Hard to tell without seeing much of the tail. As bronze in color as it appears in the picture I'd have to say it's a walleye. From my experience saugeye are much darker along the back and sides. But I could be wrong, sometimes it's just too hard to tell. But either way they're both delicious! Nice Fish!


----------



## saugeyesam (Apr 20, 2004)

After looking at this picture again I'd say it's definitely a walleye take a look at the picture in my post it's a definite saugeye see how dark they are compared to the picture of the fish you caught.


----------



## xxpinballxx (Jul 18, 2010)

From looking at it looks to be a walleye like saugeyesam stated but it sort of seems to have just a touch of the black along the back like a saugeye? 
Nice catch!

His pic though is a bit fogged and flat, that will make it look lighter in color when the saturation is taken out of the image. Sorry Im also a photographer...lol!


----------



## saugeyesam (Apr 20, 2004)

Skarfer, the two illustrations you posted the bottom one is a walleye but that top one is a yellow perch, look at the gill plate and mouth it's a dead give away, plus the coloration and banding are too uniform for it to be a saugeye. Saugeye are more mottled and are greenish black in color I've never seen one with yellow and orange coloration on the belly and fins. Please don't think I'm trying to be a know it all, just trying to clarify a little because sometimes it really is hard to tell the difference. I hope my info helps.


----------



## mirrocraft mike (Mar 17, 2006)

saugeyesam said:


> After looking at this picture again I'd say it's definitely a walleye take a look at the picture in my post it's a definite saugeye see how dark they are compared to the picture of the fish you caught.

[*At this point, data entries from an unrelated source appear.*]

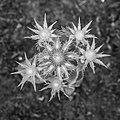 Bloemknoppen van Eryngium giganteum 'Miss Willmott's Ghost' 04-06-2019. (d.j.b). 01.jpg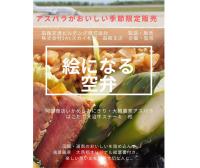 ニュース画像:函館空港とJAL、季節・数量限定で地元産品利用した「絵になる空弁」販売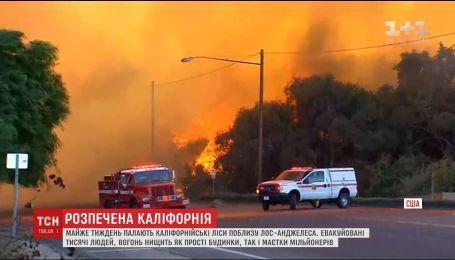 В Калифорнии мощный пожар уничтожает дома и особняки миллионеров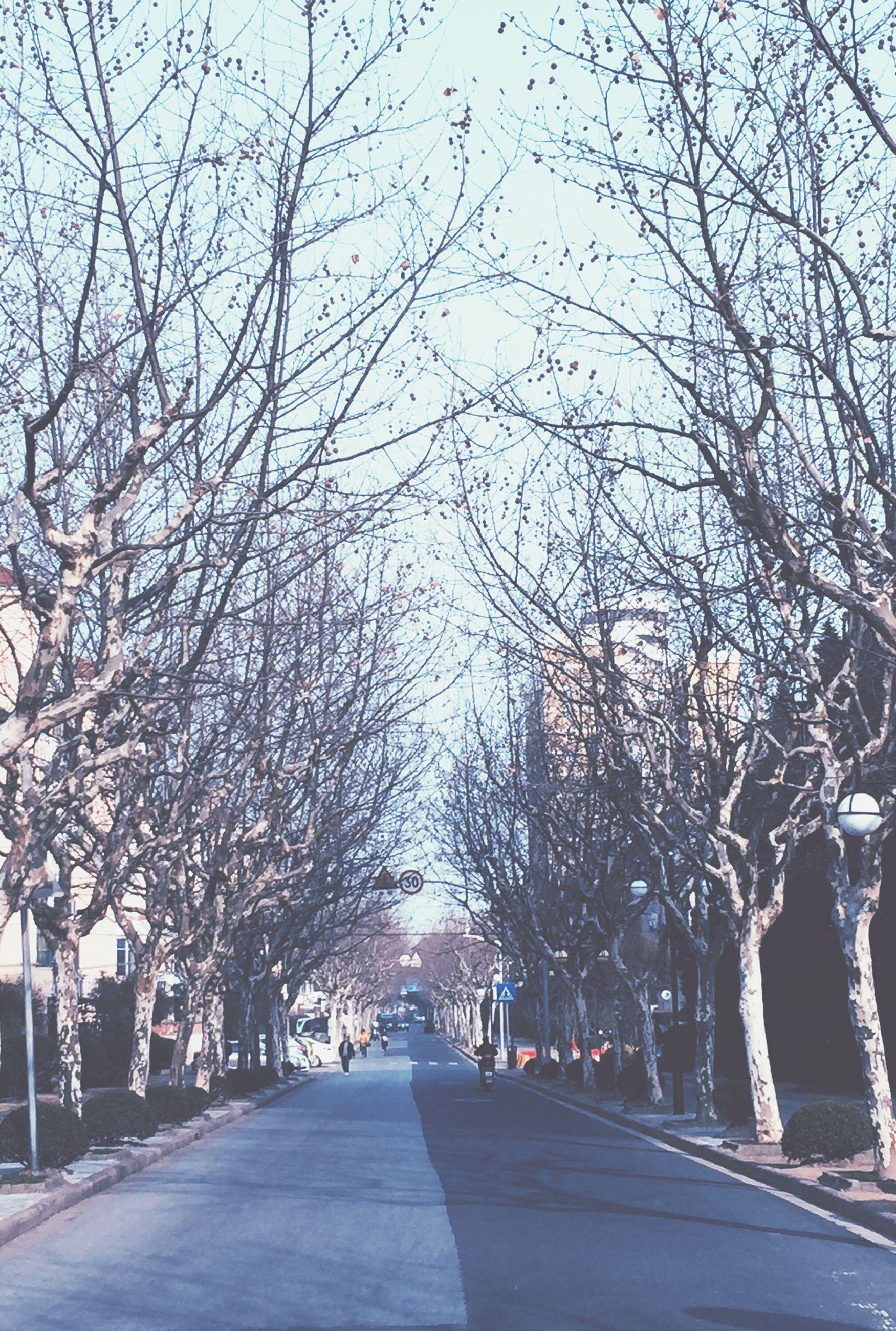 the way forward, tree, transportation, road, diminishing perspective, vanishing point, treelined, bare tree, road marking, street, branch, empty road, empty, sky, in a row, long, car, outdoors, nature, day
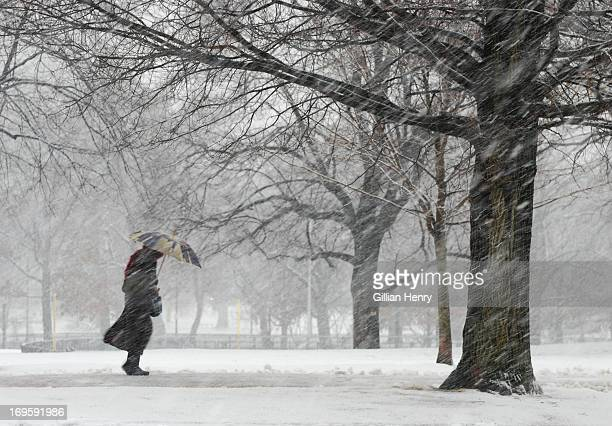 snowstorm on boston common - blizzard stock pictures, royalty-free photos & images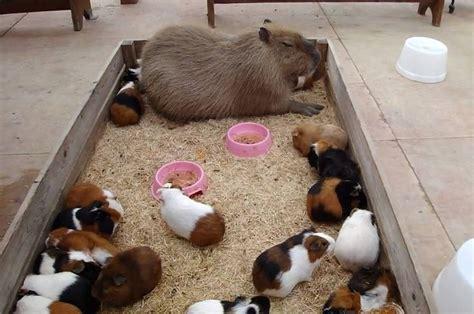 pictures  capybaras    friendly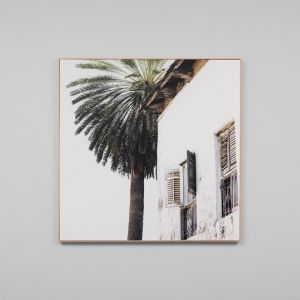 Palm Window Square | Framed Photographic Canvas Print | by Matthew Thomas
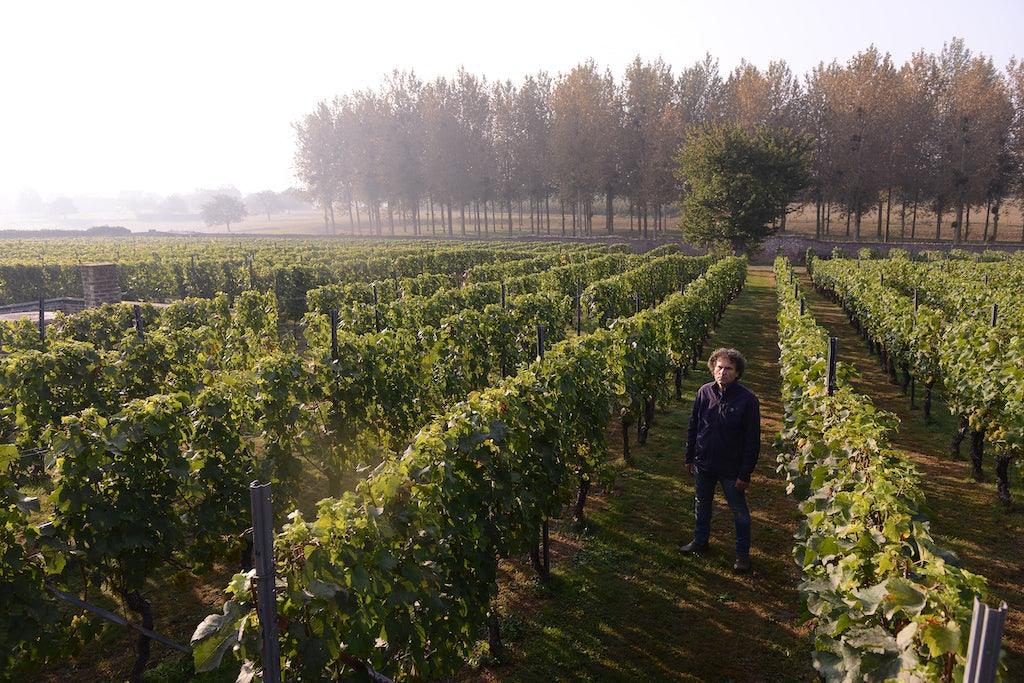 vineyard  Clos d'Opleeuw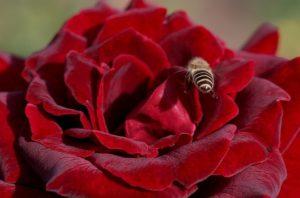 Ограничение лёта пчёл после обработки розария химическими инсектицидами – 2-3 суток.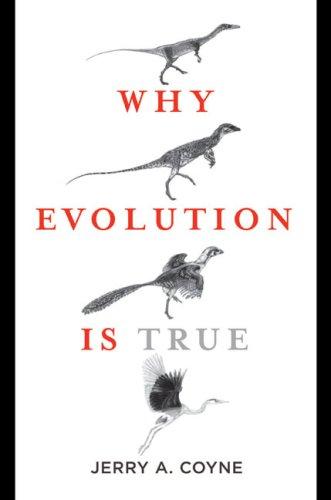 Warum Evolution wahr ist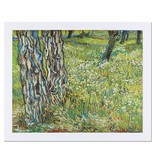 Reproductie Van Gogh Boomstammen in het gras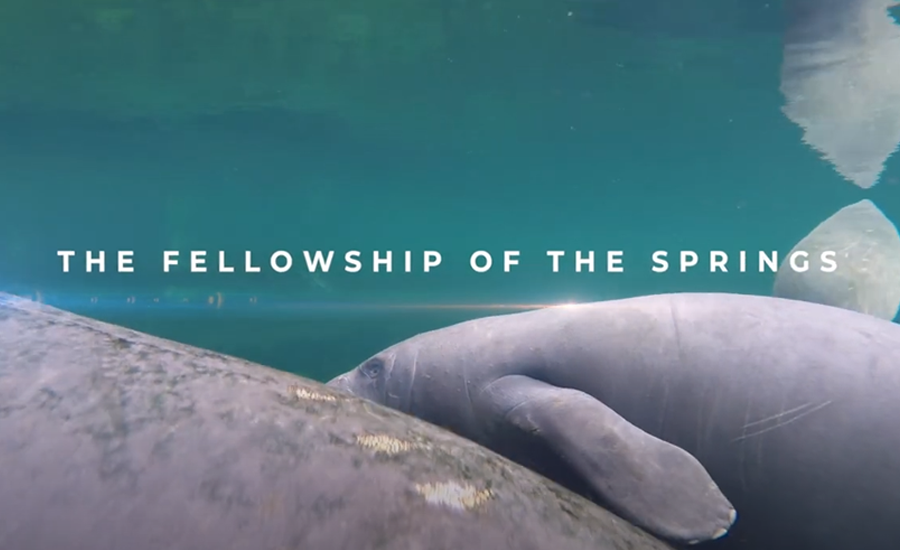 The Fellowship of the Springs is a two-part, two hour documentary series by director/producer Oscar Corral and Explica Media. The two episodes of the film take viewers into the wonder and beauty of Florida's unique but troubled springs.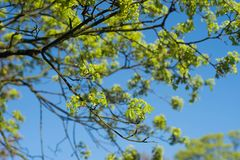 Spring maple tree branches against blue sky Stock Photography
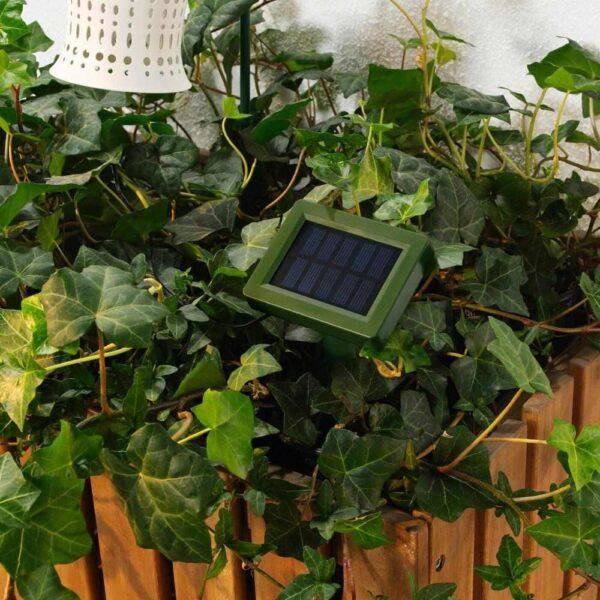 СОЛВИДЕН Подсветка н/солн батарее,светодиод, для сада, подснежник белый - 404.543.10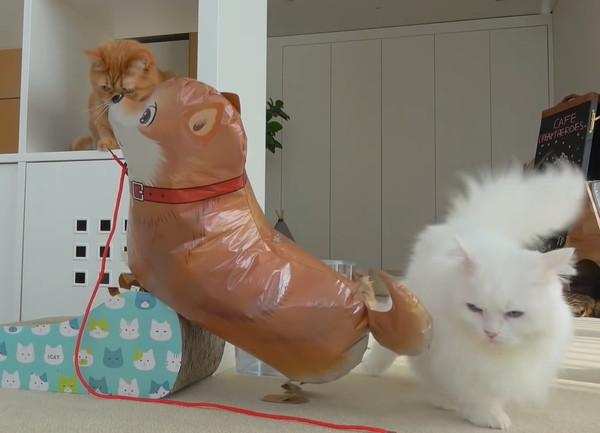 どや顔の猫
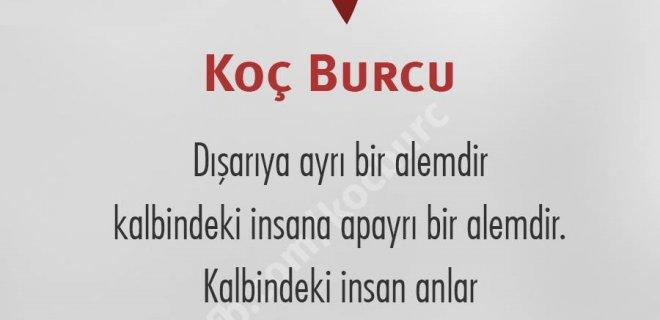 kocburcu3.jpg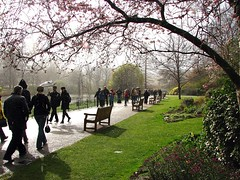 St James's Park In The Rain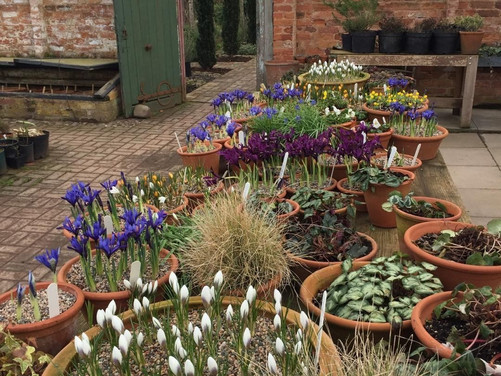 Planning Your Springtime Bulb Program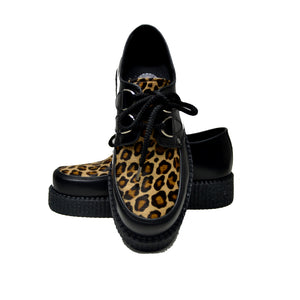 Creepers Black Box and Wildcat Capucino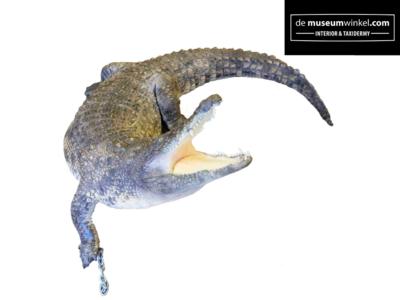 Opgezette Krokodil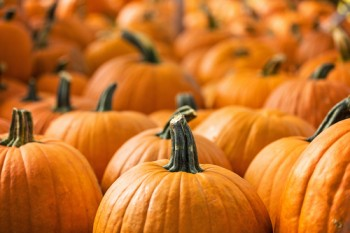 Not to freak you out, but we might run out of pumpkins for Thanksgiving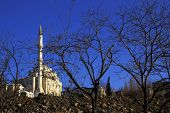 New White Mosque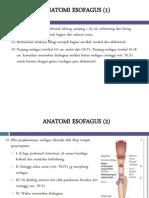 ANATOMI ESOFAGUS (1)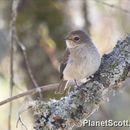 Image of Dusky-brown Flycatcher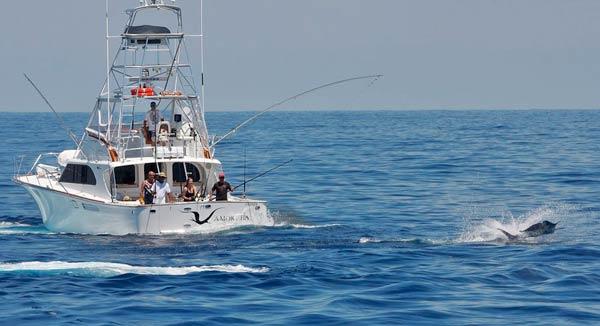 jacinta catching marlin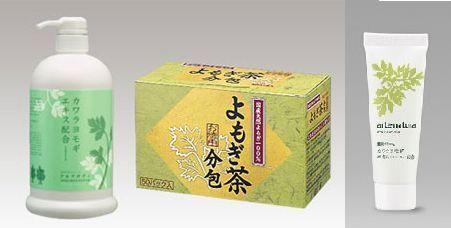 お肌うるおいよもぎセット(無農薬) 送料無料(アルテボディ・アルテナチュラル100g・国産よもぎ茶50パック(健康茶)おまけ付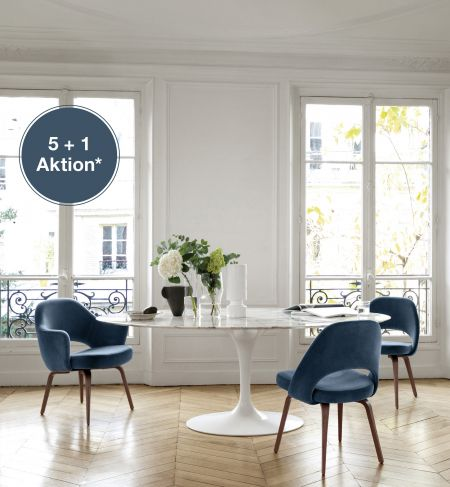 Knoll-Aktion 5+1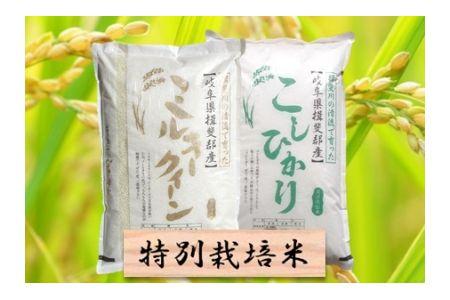 【2600-0429】特別栽培米 ミルキークイーン/コシヒカリ 精米4kg (各2kg)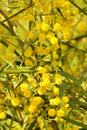 Blooming Wattle Stock Photo
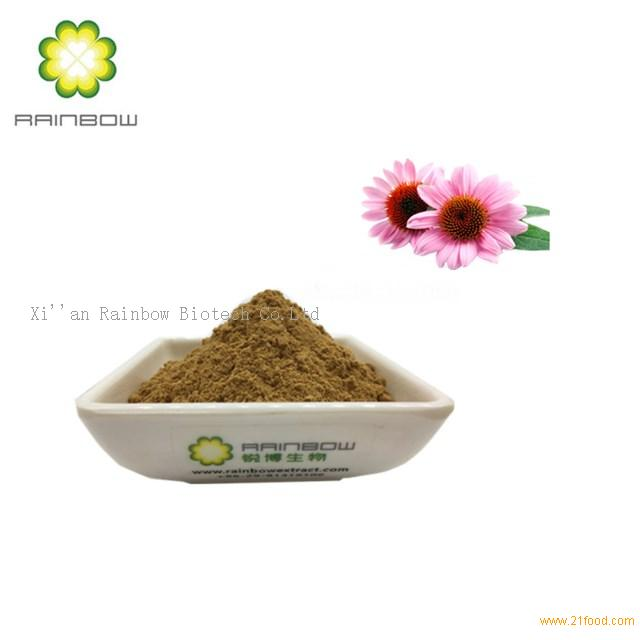 Echinacea purpurea extract chicoric acid 1%-4%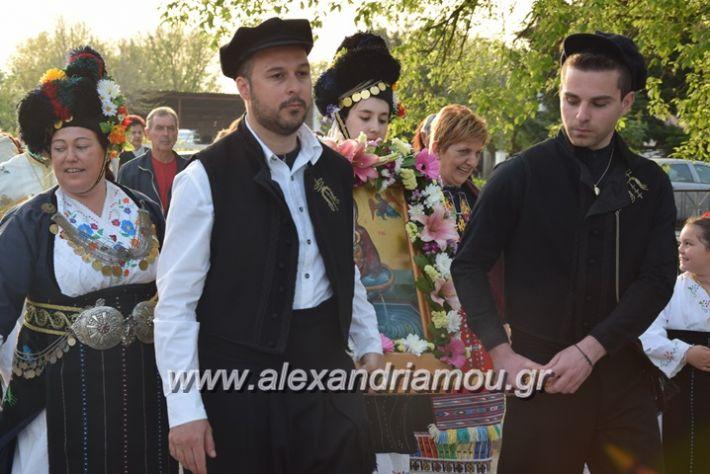 alexandriamou.gr_vrisaki_perifora12036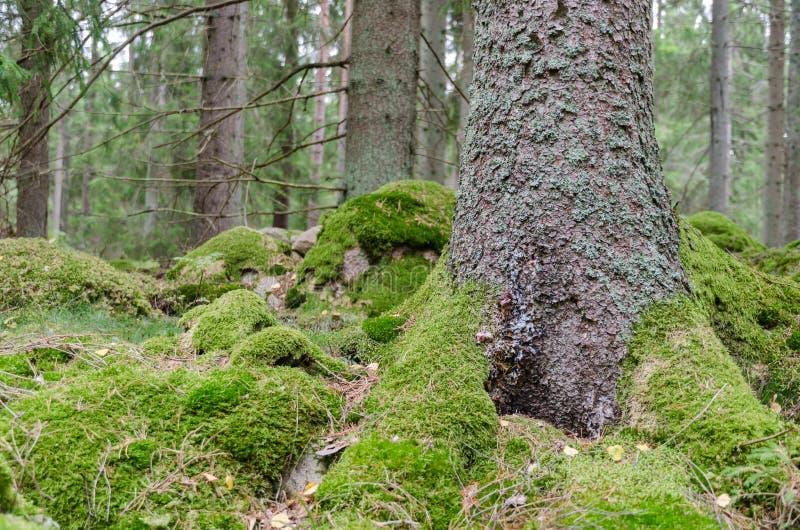 Piso cubierto de musgo verde del bosque fotos de archivo libres de regalías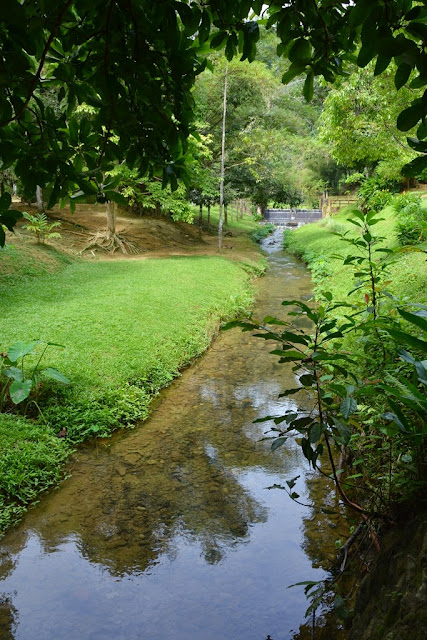 Roman Forest Park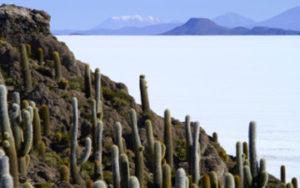 Desert Uyuni en Bolivie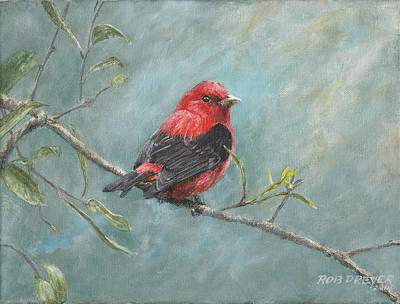 Scarlet Painting - Scarlet Tanager by Dreyer Wildlife Print Collections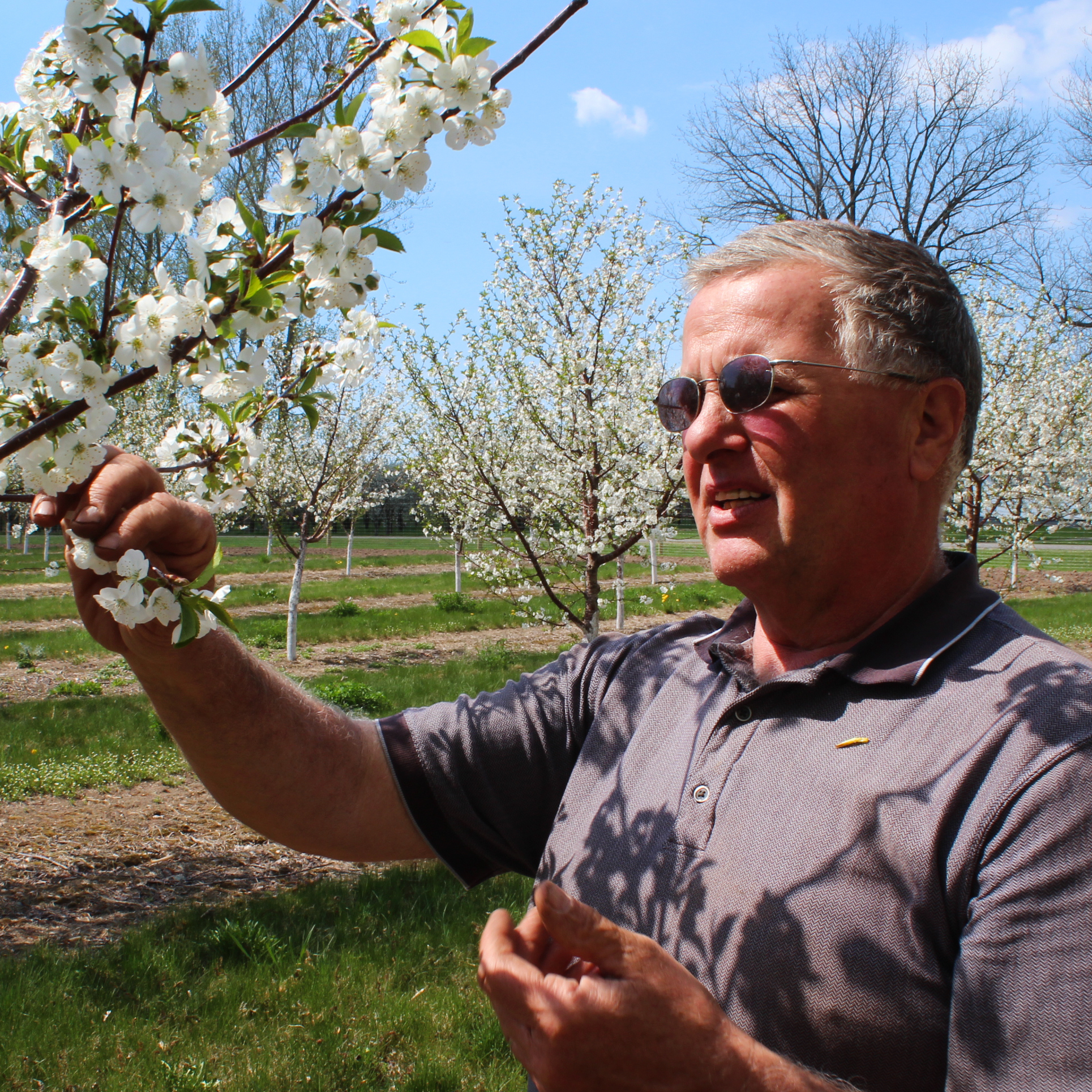 Mike Van Agtmael grows tart cherries on his farm near Hart, Mich.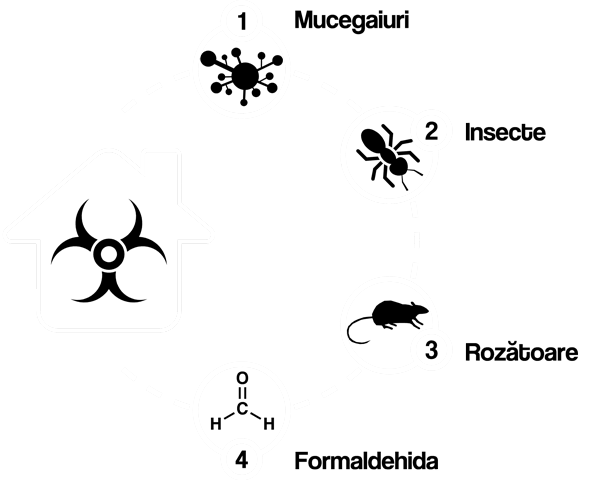 proiecte-case-de-lemn-biohazard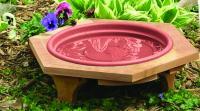 Songbird Essentials Mini 14 inch Garden Bird Bath With a Plastic Clay Tray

Hey Sam Can you send me that pic.Don't remember you taking take one.

Dmunteam 
Hard to tell by pics like others said.My vote is for Walleye also.. Like you said its dinner either way..Nice eye


----------



## saugeyesam (Apr 20, 2004)

pm me your email Mike and I'll send it to you!


----------



## K gonefishin (May 4, 2004)

Walleye without a doubt, they stocked turkey ft with walleye at one time, (not sure if they still do) my dad caught one on a gold rapala bass fishing when I was a kid. Nice fish too.


----------



## junkyardbass (Mar 19, 2006)

Same question. Caught this one out of Portage a couple years ago.


----------



## Scum_Frog (Apr 3, 2009)

I am not sure if they stocked Saugeye in Turkey but if they did thats for sure one. They are a lot darker...which you can tell the difference between the 1st post pic and yours. Great fish and if thats a saugeye that thing is Healthy!


----------



## bdawg (Apr 14, 2009)

Nice fish! Has anyone else caught any walleye or saugeye at Turkeyfoot? Just curious if I should try and target them. Is the state stocking turkeyfoot anymore? When was the last time they did? Seems like a good little lake for walleye to me. I've heard the "rumors" of walleye at Nimisila. I figure that if they can stock them at Nimisila, they can do it at Turkeyfoot also.

Also, has anyone ever caught any decent perch at turkeyfoot? I've caught a few small ones whill fishing for panfish, but not many compared to other lakes.


----------



## NateDaug149 (Jul 31, 2009)

There are definately eyes in Nimi. I was there two weeks ago and a guy had a limit. He was trolling worm harnesses.


----------



## husky hooker (Apr 6, 2004)

top pic.....walleye....junks pic ....saugeye. used to be lot of walleye in turky but i dont know today.sam that is a perch!!


----------



## Skarfer (Jan 27, 2006)

saugeyesam said:


> but that top one is a yellow perch, .


FREEEEEKIN GOOGLE!!! 


I stand corrected........as much as it pains me to say that. HAHA!

Saugeye:


----------



## saugeyesam (Apr 20, 2004)

Oh don't sweat it Skarfer, if I had a nickle for every time I was wrong about something I'd be a billionaire. 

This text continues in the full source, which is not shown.